■ **What you need to do**: Word for word, restate the lines of the material below from its first line through the one containing "family: Bovidae". Omit the rest.

■ **Records provided**:
----
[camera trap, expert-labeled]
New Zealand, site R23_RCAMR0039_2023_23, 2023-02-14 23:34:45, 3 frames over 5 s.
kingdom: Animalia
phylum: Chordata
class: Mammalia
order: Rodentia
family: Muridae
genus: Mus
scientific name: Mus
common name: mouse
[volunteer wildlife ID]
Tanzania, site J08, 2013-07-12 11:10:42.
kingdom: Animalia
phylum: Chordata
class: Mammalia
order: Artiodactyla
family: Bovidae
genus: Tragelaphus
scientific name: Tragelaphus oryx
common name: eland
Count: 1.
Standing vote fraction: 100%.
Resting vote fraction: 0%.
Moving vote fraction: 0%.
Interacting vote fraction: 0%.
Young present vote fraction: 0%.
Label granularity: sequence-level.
----
■ **Solution to the exercise**:
[camera trap, expert-labeled]
New Zealand, site R23_RCAMR0039_2023_23, 2023-02-14 23:34:45, 3 frames over 5 s.
kingdom: Animalia
phylum: Chordata
class: Mammalia
order: Rodentia
family: Muridae
genus: Mus
scientific name: Mus
common name: mouse
[volunteer wildlife ID]
Tanzania, site J08, 2013-07-12 11:10:42.
kingdom: Animalia
phylum: Chordata
class: Mammalia
order: Artiodactyla
family: Bovidae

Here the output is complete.